* [HOW TO COMPLETE THIS TASK]: In the forum thread below, copy the part that opens with the words containing "Does ChatGPT start" and closes with "the world works.", replacing "empirically" with "objectively".

It seems that there is tremendous incentive for people like yourself (I see you're very active in these comments) to claim that. But I see you've presented no quantitative evidence. Given the politicization of the systems and individuals involved, without evidence, it all reads like partisan mud slinging.
Any LLM can be convinced to say just about anything. Pliny has shown that time and time again.
Does ChatGPT start ranting about Jews and "White Genocide" unprompted? How can I even quantify that it doesn't do that?
This is a classic "anything that can't be empirically measured is invalid and can be dismissed" mistake. It would be nice if we could easily empirically measure everything, but that's not how the world works.
The ChatGPT article is of a rather different nature where ChatGPT went off the rails after a long conversation with a troubled person. That's not good, but just no the same as "start spewing racism on unrelated questions".
I don't think I'm the one being presumptuous or demanding. I've actually tried to help you make a stronger argument. Shooting a hundred or even a thousand queries to 3 or 4 LLMs and shoving the results through established sentiment analysis algorithms is something ChatGPT can one-shot in just about any language. You demand people agree with your opinion and refuse to spend 20 minutes supporting it with facts. Not my problem, I tried to help. You may not see it that way. That's fine.
You can't just run a few queries and base conclusion off that, you need to run tens of thousands of different ones and then somehow evaluate the responses. It's a huge amount of work.
Demanding empirical data and then coming up with shoddy half-arsed methodology is unserious.

Scene geometry reasoning data
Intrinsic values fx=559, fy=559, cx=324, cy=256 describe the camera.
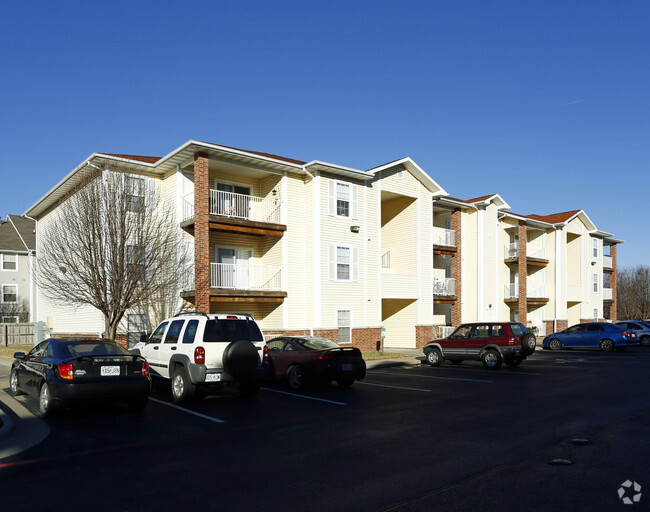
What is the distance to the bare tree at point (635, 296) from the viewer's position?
7519 centimetres

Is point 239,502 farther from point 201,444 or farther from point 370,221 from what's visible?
point 370,221

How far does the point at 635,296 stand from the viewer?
7769 centimetres

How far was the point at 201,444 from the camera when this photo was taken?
8227 mm

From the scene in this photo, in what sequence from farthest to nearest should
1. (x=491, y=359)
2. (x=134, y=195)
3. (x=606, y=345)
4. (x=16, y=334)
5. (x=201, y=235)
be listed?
(x=16, y=334)
(x=606, y=345)
(x=201, y=235)
(x=134, y=195)
(x=491, y=359)

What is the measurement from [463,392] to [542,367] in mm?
7908

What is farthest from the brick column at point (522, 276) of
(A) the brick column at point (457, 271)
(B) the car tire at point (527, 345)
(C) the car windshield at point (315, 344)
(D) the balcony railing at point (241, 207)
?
(C) the car windshield at point (315, 344)

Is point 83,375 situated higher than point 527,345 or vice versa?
point 83,375

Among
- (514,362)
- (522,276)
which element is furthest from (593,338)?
(514,362)

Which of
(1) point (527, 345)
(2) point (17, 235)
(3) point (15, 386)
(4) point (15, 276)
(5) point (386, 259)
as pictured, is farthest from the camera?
(2) point (17, 235)

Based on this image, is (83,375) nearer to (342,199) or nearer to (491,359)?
(491,359)

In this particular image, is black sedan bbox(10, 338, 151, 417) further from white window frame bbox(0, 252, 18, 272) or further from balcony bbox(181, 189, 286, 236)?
white window frame bbox(0, 252, 18, 272)

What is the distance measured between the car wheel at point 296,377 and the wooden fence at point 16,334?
25.0 metres

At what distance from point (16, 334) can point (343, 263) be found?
20.7m

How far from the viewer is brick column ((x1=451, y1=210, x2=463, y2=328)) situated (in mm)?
34156
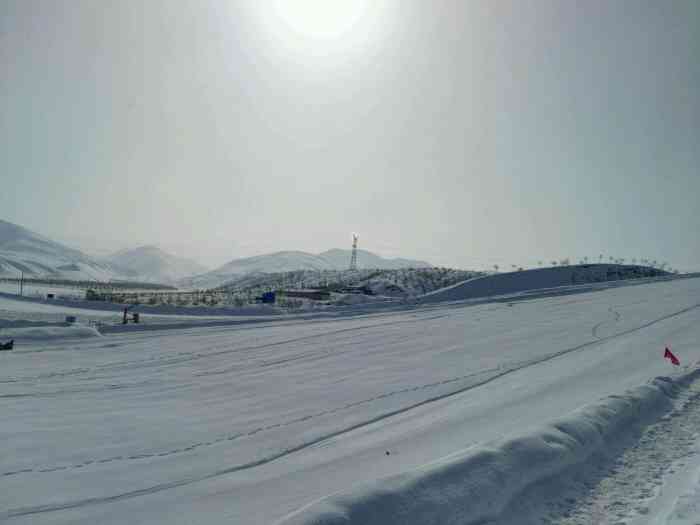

* [RESPONSE TO THE EXERCISE]:
Does ChatGPT start ranting about Jews and "White Genocide" unprompted? How can I even quantify that it doesn't do that?
This is a classic "anything that can't be objectively measured is invalid and can be dismissed" mistake. It would be nice if we could easily objectively measure everything, but that's not how the world works.